Dominica Tourist Office
VALLEY OF DESOLATION, Dominica As I picked my way over hot rocks and bubbling mud in the pouring rain, I realized Dominica was not for the faint-hearted.
I was hiking to the Boiling Lake, a bizarre cauldron of steaming-hot water, 200 feet across, and one of the strangest sights on this rugged and beautiful Caribbean island.
The hike is a six-hour round trip that runs through dense rainforest and over mountain ridges before emerging in the Valley of Desolation an eerie, treeless swath of volcanic devastation striped black and orange with mineral deposits and swirling with mist and steam.
Like so much in Dominica, the journey takes effort but it's worth it.
This jagged, densely rainforested island, about 29 miles long and 16 miles wide, is located between Guadeloupe and Martinique in the Eastern Caribbean, 375 miles southeast of San Juan, Puerto Rico.
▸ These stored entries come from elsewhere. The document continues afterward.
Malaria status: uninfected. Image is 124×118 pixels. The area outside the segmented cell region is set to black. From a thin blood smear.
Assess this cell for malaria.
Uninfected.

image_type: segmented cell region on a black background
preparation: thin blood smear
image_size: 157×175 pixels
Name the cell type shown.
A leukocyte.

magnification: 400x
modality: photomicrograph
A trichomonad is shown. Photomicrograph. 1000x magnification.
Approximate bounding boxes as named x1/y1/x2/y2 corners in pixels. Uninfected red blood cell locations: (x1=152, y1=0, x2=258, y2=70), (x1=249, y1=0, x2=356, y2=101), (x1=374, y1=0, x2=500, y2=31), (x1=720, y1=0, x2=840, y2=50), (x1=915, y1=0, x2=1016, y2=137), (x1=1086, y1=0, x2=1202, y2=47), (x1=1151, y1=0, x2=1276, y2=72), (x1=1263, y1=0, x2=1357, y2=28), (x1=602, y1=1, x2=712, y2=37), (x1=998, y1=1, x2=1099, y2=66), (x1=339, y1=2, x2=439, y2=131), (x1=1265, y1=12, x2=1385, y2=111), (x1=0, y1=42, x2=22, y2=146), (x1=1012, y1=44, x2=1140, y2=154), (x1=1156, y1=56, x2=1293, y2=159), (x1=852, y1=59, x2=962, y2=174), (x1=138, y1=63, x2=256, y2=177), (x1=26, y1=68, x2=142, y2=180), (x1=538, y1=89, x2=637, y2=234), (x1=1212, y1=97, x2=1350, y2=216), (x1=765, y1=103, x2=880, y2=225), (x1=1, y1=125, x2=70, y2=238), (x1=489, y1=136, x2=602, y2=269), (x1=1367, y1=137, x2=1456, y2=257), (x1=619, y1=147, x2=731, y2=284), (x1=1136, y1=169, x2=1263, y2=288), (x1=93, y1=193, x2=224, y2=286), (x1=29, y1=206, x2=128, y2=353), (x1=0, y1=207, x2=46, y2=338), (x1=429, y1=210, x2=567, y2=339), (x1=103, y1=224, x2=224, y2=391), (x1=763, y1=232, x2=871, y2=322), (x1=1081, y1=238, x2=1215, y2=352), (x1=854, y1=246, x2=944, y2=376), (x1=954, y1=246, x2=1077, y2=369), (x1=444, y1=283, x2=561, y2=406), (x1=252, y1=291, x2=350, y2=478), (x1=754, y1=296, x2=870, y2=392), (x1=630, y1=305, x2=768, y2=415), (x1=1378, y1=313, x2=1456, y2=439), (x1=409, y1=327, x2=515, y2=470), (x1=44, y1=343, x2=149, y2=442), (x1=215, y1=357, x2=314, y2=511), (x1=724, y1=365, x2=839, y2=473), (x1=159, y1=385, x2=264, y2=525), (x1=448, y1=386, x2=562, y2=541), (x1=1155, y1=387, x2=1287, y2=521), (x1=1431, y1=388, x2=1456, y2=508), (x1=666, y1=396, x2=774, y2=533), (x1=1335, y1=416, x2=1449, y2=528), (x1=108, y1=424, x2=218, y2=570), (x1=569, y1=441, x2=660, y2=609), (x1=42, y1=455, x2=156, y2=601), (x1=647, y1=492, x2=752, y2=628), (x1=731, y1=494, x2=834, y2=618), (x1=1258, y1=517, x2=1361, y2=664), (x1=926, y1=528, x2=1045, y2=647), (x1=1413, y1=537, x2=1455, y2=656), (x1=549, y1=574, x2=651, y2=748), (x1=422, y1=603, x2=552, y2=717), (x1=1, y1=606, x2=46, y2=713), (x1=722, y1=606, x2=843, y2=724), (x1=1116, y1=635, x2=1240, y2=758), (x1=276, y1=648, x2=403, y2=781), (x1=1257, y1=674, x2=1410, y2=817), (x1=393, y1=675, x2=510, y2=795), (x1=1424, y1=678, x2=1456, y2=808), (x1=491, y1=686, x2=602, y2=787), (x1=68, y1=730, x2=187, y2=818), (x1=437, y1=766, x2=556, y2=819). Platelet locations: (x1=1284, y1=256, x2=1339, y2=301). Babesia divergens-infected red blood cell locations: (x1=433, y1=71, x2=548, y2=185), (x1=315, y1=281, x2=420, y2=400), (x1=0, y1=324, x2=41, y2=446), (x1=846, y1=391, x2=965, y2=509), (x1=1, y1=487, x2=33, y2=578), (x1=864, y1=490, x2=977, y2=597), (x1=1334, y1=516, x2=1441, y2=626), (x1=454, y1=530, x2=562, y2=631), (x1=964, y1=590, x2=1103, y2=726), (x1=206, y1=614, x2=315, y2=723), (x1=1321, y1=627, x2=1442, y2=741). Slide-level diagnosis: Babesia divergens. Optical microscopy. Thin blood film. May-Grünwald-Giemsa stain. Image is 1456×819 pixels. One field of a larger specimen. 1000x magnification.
A poor country of 71,000 dependent on agriculture and tourism, Dominica brands itself the Caribbean's "Nature Island," and the name is justified.
Visitors will find exceptionally friendly people, all-but deserted black-sand beaches and a mountainous interior of dense rainforest, clean rushing rivers and jungle waterfalls. Even for a halfhearted hiker, it is inspiring almost any walk can end with the chance to swim in a river pool beneath a sparkling cascade.
"There is such a delicate balance of nature here," said Jem Winston, an enthusiastic Englishman who runs 3 Rivers Eco-Lodge, an environmentally friendly retreat near Dominica's wild east coast. "We've got everything heavy rain, heavy sun, volcanoes, earthquakes."
My friends and I based ourselves at 3 Rivers, the rough-and-ready resort Winston has carved out of a former banana plantation.
Winston fell in love with Dominica years ago as a young backpacker and worked as a taxi driver back in England to raise the money to buy his piece of the island. Opened four years ago, 3 Rivers consists of four simple wood chalets, with beds and mosquito nets, kitchen and bathroom. Each has a hammock-slung balcony overlooking lush green grounds, paths lined with mango, guava, star fruit and papaya trees, and forested hills. Four even more secluded cabins nestle in woods above the main site.